Thursday, April 14, 2016

Day 7: Just tell me what you want!!!

Dear Reader,
            I know that babies can't talk, but I really really wish they could. Work was awful today and I'm seriously starting to question whether my future family will have any children in it. Okay that was a joke...sort of. I think I still want children, but if there was any day to realize just how far into the distant future that I wanted to have those children, it was today. 
         
       There was crying. There was screaming. There was poop. And that was only the first 10 minutes of being there. After four hours I was about ready to jump out of a window. I like kids, I really do. I wouldn’t be a camp counselor every year if I didn’t, but I don’t like feeling helpless. That’s how I felt with those kids today: helpless, confused and completely out of my comfort zone. Many of today’s problems could’ve been fixed if the kids could’ve just told me what their problem was, but they’re babies so it’s not in their capabilities to do so. Therefore, Kit and I were left surrounded by tears, screams, and frustrations (some of which were our own). If anything I felt useless. These kids were crying, begging for help or some sort of attention and there was really nothing I could do. Kit and I were two people among 20 crying babies, 20 crying babies that all wanted to be held and cared for. I left the shelter today feeling useless, exhausted, and stretched way too thin.
       
         In hindsight, it's sad to think that these kids are so desperate to be held and dealt with affection that they cry, beg and literally cling on to you in order to keep your attention. However, at the same time it's hard to blame the young mothers who work so hard to get through schooling in order to create a better life for themselves and their children. It’s not a preferential situation from either side. These kids to some degree feel abandoned by their mothers who they only see maybe once or twice a day (usually only for a bath and feeding, nothing else) and thus cling on to us volunteers and workers to supplement what they feel is missing from their parents, so much so that today one of the kids called me mom simply because I was there. While as volunteers Kit and I try to do the best we can, we can never replace their mothers.

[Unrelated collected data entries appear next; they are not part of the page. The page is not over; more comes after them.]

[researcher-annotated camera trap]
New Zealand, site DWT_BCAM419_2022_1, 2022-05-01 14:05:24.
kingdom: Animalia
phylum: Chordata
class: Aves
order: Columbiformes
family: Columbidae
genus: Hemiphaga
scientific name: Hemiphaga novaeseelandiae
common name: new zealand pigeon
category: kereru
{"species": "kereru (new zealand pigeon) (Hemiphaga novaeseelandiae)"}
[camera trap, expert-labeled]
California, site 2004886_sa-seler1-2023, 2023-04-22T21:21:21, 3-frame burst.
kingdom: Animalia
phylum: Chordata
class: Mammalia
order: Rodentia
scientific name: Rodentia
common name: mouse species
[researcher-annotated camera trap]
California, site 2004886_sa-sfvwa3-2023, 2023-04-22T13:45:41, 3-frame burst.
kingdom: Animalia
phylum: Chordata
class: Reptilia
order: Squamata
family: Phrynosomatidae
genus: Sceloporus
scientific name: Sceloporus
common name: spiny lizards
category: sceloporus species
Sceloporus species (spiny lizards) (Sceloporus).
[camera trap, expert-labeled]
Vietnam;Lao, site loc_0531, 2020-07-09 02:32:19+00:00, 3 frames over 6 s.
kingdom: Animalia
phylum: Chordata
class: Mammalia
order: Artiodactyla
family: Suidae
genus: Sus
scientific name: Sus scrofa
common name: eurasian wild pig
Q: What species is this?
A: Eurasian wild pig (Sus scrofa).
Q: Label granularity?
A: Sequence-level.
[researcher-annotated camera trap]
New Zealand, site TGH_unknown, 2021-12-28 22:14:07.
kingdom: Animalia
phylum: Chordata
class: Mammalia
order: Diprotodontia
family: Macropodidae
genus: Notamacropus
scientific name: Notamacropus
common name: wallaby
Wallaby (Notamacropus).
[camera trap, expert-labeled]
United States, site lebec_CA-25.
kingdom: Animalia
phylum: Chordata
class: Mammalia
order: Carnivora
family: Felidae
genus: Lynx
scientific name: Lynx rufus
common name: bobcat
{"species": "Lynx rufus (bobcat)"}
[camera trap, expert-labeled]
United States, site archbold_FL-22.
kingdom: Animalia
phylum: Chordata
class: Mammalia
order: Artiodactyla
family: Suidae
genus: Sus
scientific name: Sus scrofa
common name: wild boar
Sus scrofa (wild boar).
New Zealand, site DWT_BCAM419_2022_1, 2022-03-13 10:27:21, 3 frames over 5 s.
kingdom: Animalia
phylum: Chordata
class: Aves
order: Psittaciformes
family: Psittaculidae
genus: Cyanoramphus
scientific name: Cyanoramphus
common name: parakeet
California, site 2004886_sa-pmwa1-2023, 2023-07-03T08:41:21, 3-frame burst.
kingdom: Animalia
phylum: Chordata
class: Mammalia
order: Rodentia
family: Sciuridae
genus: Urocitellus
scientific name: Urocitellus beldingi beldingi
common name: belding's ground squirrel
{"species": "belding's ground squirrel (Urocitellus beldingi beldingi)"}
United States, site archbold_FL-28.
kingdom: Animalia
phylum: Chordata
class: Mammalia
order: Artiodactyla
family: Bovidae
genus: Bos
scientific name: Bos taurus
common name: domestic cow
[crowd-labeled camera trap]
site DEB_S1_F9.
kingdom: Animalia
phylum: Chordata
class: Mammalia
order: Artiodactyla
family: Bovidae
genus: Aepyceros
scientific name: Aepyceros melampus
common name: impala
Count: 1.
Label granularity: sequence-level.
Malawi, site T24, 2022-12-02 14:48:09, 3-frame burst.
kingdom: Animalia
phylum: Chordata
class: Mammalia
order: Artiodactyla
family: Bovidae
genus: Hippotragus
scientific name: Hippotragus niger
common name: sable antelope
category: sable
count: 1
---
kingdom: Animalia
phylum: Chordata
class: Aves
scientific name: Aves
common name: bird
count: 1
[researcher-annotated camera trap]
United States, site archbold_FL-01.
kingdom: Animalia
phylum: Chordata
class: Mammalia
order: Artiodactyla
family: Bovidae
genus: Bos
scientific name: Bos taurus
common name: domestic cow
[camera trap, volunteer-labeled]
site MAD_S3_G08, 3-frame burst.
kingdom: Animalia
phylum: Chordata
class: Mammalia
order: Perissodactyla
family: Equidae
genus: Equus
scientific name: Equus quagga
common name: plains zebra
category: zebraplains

         It seems easy to blame the mothers for their mistakes, but they are all very young. In fact most of the mothers are younger than me, yet they are taking care of their children and taking classes. They are all very brave and empowering women seeking to find a better way out of a bad situation. Even though their better way has some negative repercussions for their children, in the long run it is what will improve their lives. I'm proud of these women for their accomplishments and they continue to astound me with their strength and resilience. At their age, I'm not sure I could've done what they're doing. It's really inspiring.

         When Kit and I got home we eat what was essentially a Guatemalan quesadilla. It was as always very delicious and a great way to offset the morning we’d had. After lunch Kit and I took refuge in our room where I finished my Spanish homework and Kit did work on her computer. I briefly studied what I’d learned the day before: greetings, days of the week, months of the year, parts of the day, colors, fruits and the verbs Gustar (to like) and Necesitar (to need). At 2:15, we took off to go to our Spanish lesson.

      I still think Spanish lessons are my favorite part of the day. My Spanish teacher is really funny and I’m learning a lot of material. I’d like to think that I could continue Spanish after I leave Guatemala and eventually become fluent. I’ve always enjoyed language and the idea of being tri-lingual is really appealing to me. Today I learned 5 very important verbs: Estar (to be), Ser (to be), Querer (to want), Tener (to have) and Haber (there is). Together these verbs (if conjugated correctly) can frame a conversation. Basically, today Jaime taught me the key to having somewhat of a real conversation with someone in Spanish. I’ll admit these are some complicated verbs though. Knowing the difference between using Estar and Ser was by far the most challenging part of today’s lessons and I’m still struggling to use each verb correctly.

        I also learned opposites today in addition to lots of random vocabulary. Jaime had flash cards with opposites on them and each opposite had a picture depicting the meaning of the word. After we went through all the cards, Jaime then proceeded to make a game out of asking me what was in each picture. That was easier said then done. It’s not easy to tell what objects are in a picture when your Spanish vocabulary amounts to almost none. Thus the game started off with Jaime pointing to an object in the photo and me sarcastically saying either the object’s color (I’m really good with colors) or saying the English word for the object and adding the sound oh or ah to the ending. It actually worked for some because apparently plant in Spanish is la planta, but that didn’t prevent Jaime from calling me an inventor of words. Unfortunately words like el cloudo, la grassa and el flooro don’t exist. Thus at the end of the lesson I had four full sheets of paper of vocabulary (those were some super in depth illustrations) and a ton of homework to do, all of which I will relegate to tomorrow, because I am exhausted.

        Even though today has had its ups and downs, I still find myself everyday feeling more grateful for my experience and having the opportunity to come here. I can’t wait to see what tomorrow brings, because whatever it is I’m sure it’ll be amazing.